In its fiscal 2024 first quarter (ended April 30), it booked revenue of $7.2 billion, but in fiscal Q2, it expects a massive surge to $11 billion due to skyrocketing demand for its chips and software to power AI.  

Based on that guidance, adjusted net income will be about $4.9 billion in the current quarter alone. At its last peak in fiscal 2022, Nvidia's adjusted net income for the entire year was just $11 billion. Suffice it to say, this is a big deal.  

Nvidia's share price is up a whopping 167% so far in 2023. After such a tremendous surge, there's at least one good reason for some investors to think that selling might make some sense. But there's also an excellent reason to hold onto this top semiconductor stock.  

One reason to sell Nvidia stock right now

There's one simple reason to not buy Nvidia stock now -- or even to sell at least some shares if you already own it: The company itself isn't buying. 

Nvidia had returned over $8 billion to shareholders over the last year via its stock buyback plan. As of the end of April, $7.2 billion was left remaining in its share repurchase authorization. However, Nvidia didn't buy back any stock in its fiscal first quarter.

The buybacks might be on pause for now because Nvidia stock is "expensive," trading at 50 times forward expected earnings per share. Previously, management executed well -- it was buying the dip last year during the worst of the semiconductor industry's downturn. Now that business is rolling again and there's optimism about chipmakers on Wall Street, Nvidia might be waiting until there's a pullback in the stock.  

Admittedly, Nvidia could also simply have seen a more pressing need for that cash. After all, it had to secure extra chip supply with partners like Taiwan Semiconductor Manufacturing to meet the growing demand. Though Nvidia doesn't carry the expense burden of manufacturing semiconductors itself, it still needs to pay for their fabrication before it can book revenue by selling them to customers.

At any rate, if you're looking for a reason to take some profits, this might be it. Management itself isn't buying right now after the stock's epic take-off early this year.

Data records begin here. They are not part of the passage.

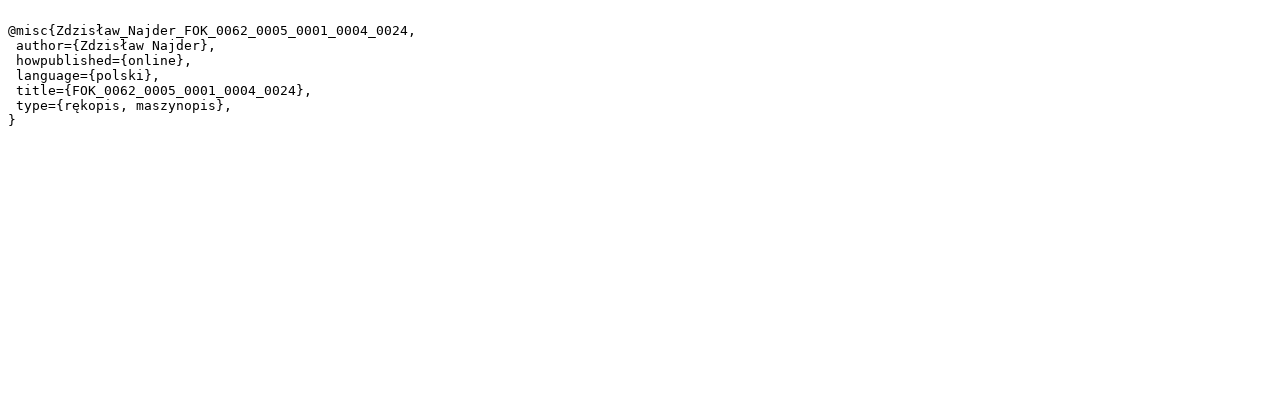

--- FILE ---
content_type: text/plain;charset=utf-8
request_url: https://dlibra.karta.org.pl/dlibra/dlibra.bib?type=e&id=77363
body_size: 169
content:

@misc{Zdzisław_Najder_FOK_0062_0005_0001_0004_0024,
 author={Zdzisław Najder},
 howpublished={online},
 language={polski},
 title={FOK_0062_0005_0001_0004_0024},
 type={rękopis, maszynopis},
}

One big reason Nvidia stock could still be a buy

Nvidia may not come cheap these days, but there's a good reason why. This already-massive company is only poised to get bigger. CEO Jensen Huang mentioned on the last earnings call that the world's existing data centers are worth around $1 trillion, and the semiconductors within them get refreshed about every four years. Today, most of the money spent on those rolling refreshes goes to new CPUs and other traditional chips.

However, with AI now capturing the spotlight, the GPUs (graphics processing units) and other accelerated computing chips that Nvidia specializes in will feature heavily in the infrastructure of these data centers. Nvidia's GPUs certainly won't capture all, or even a majority, of this new infrastructure spending. But the company could attract a big chunk of it.

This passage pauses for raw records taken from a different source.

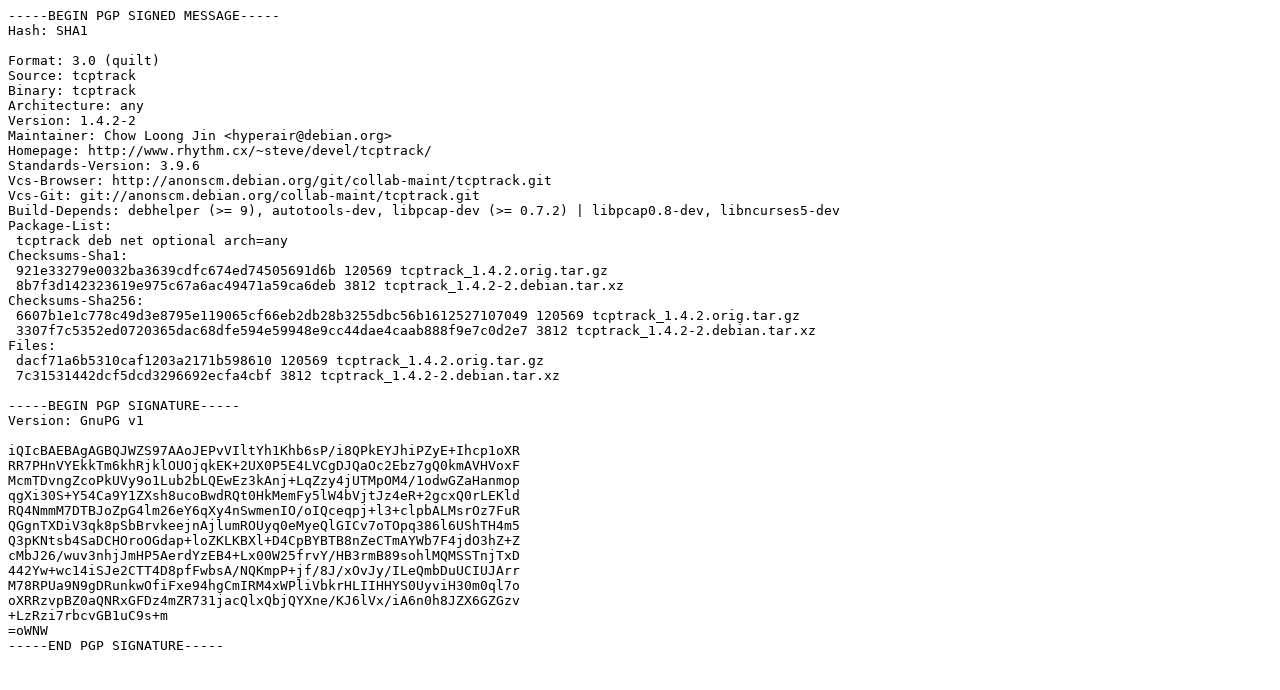

--- FILE ---
content_type: text/prs.lines.tag
request_url: https://deb.debian.org/debian/pool/main/t/tcptrack/tcptrack_1.4.2-2.dsc
body_size: 1650
content:
-----BEGIN PGP SIGNED MESSAGE-----
Hash: SHA1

Huang also admitted that the world has limited resources, so the upgrade won't happen overnight. He called it a 10-year process. Nevertheless, with so much money up for grabs, Nvidia could continue getting bigger, as its chips are now the centerpiece of a data center and AI computing in a market worth hundreds of billions of dollars a year. 

Additionally, let's not forget Nvidia's subscription software library, which it often bundles with the sale of its chips. Earlier this year, CFO Colette Kress said Nvidia's quarterly software revenue was in the hundreds of millions of dollars, and growing quickly.

In sum, Nvidia created a brand-new AI hardware market, and we have no idea how big it will become. The stock may trade at over 50 times expected earnings now, but given how much bigger this business could get over the course of the next decade, don't expect a "cheap" valuation on this top chip stock anytime soon. 

As is always the case with premium-priced stocks that have big potential, for those investors who want to buy, I preach prudence. Consider utilizing a dollar-cost averaging plan and buying shares in small batches over time.